– Не отделаюси я от табе… не отлипну… и ты не отлипнеши…

Вобла стояла молча. Ждала и смотрела.

И все смотрели и ждали. А что было делать?

Влас ударил другою спичкой о серный край синего коробка. На миг коробок помстился ему куском лазурита: такой из-за Волги башкирцы на сельский рынок у пристани привозили, баяли, с Урал-камня, из копей, а ещё перед ним изумрудами вертели, их острые сколы огнем играли, а ещё серьгами с кошачьим глазом, дорого просили. Он долго глядел, ходил меж рядов, любовался на копчёных лещей, лещи отсвечивали красной медью, вертел в руках ситцевые, в разнотравных цветочках, отрезы, потом опять к башкирцам подвалил, и всё-таки купил у них Земфире забавку: перстенёк с неведомым камешком; при дневном свете сиял зелено и прозрачно, а при лампочке Ильича наливался густой кровью и мрачно горел, зловеще. Земфира глядела на него, вертела рукой, а потом изрекла: «Когда зелёный, это я девушка, а когда кровавый, это моя бабья судьбина». Влас пытался похохотать, да не вышло. А башкирцы всё сватали ему на том рынке лазурит, всё, ломая язык, балакали: «Купи хазяй, купи хазяйка, хазяйка цепка вдень, наси на гарудь, радуйса!»

Цепка… вдень… радуйся…

Внезапно рука Воблы обвилась вкруг его шеи. Такой живою тонкой цепкой. Без варежки; и тонкие детские пальцы под подбородком, как пса, его щекотали.

И не мог он руку ту отдернуть своею рукой, отлепить, отбросить вбок.

Сложил ладони. Берёг огонь. Спичка потлела еще миг и снова сгасла.

Дружный вздох вырвался из глоток. Зароптали люди.

Но никто, никто не выхватил у Власа из рук синий спичечный коробок.

А чужая девчонка стояла и все обнимала его за шею. Как родного.

Влас поковырялся в коробке, вытащил третью спичку.

– Бох Троицу! Любить-от! – жалко выкрикнул во тьму, в пустоту.

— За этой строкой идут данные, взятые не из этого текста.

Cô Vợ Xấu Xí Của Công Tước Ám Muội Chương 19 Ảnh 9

Да, людей в землянке, в глуби земли, стояло и жалось друг к дружке много; а он выкричал про Бога и Троицу – в пустоту. Внутри пустота таилась или снаружи? Он не знал. Поглядел: в коробке оставалось четыре спички.

– Значицца, огонь надоть тута все времена жечи… никогды штоб не угасал…

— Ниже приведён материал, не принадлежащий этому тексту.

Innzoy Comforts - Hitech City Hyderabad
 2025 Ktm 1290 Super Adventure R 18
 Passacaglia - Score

Взмахнул пальцами. Живо, весело вспыхнул меж пальцев третий огонь.

– Ну, третье пламешко… не подведи, дружечко, а… не подкачай-от…

Окунул руку с пламенем в кучу хвороста. Глубже посунул, под ветки, в самую сутемь вырытой ямы. Согнул спину, будто молился. Поцеловать изножье Распятия будто хотел. Морщился: огонь вцепился ему в голую руку, грыз её. Но Влас из пасти огня руку не вынимал. Ждал, пока разгорится пылче, мощней.

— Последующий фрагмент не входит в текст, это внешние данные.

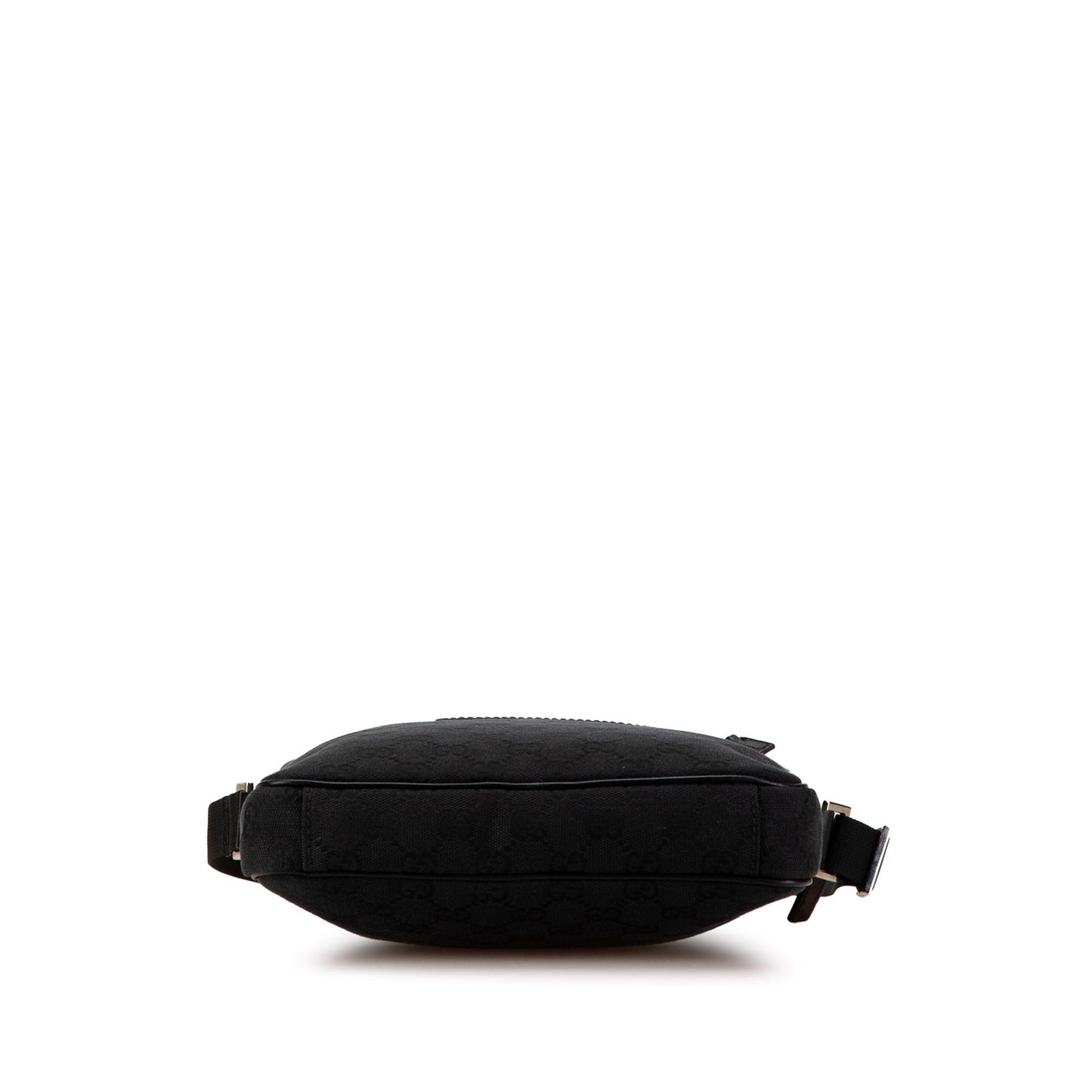 Gucci GG Canvas Crossbody Black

– Да… да!.. терпи… – услышал он шёпот над собой.

И он терпел до последнего.

С воплем выдернул руку из уже весело, радостно горевшей ярким огнём земляной печи.

– А-а-а-а!

И тут живая верёвка скользнула прочь с его горла, он задышал, вскочил на ноги, Вобла быстро пролезла у него под локтем, как-то странно шатнулась, будто стала часовым маятником живым, и сдёрнула с себя цигейковую шапку, и прижалась голой растрепанной головёнкой к его груди, к штопаному еще Ариной Филипьевной, старому овечьему тулупу.


Бабы сплели из хвороста ветвяную крышу. Угнездились в первом их земляном доме, набились, плотно прижались боками, – человечье тесто о многих головах. У мужиков из-под Котельнича оказалось старое тощее одеяло; один мужик ехал в товарняке, так ночью в него и заворачивался. Кричал на всю землянку: «Много наших ночьми околело! И из вагона выкинули! А я вот жив! Жив!»

Одеялом тем – головы укрыли. Надышали под ним. Тепло стало. Или казалось лишь, что – тепло.

Наутро, еще затемно, проснулись – бабы зачали лепешки печь на воде; воду так получали: снег в ладонях топили. А вместо противня нашли на дороге неведомую плоскую железяку; может, от крыши избяной или от баржи кусок. Влас жадно глядел на ближний лесок.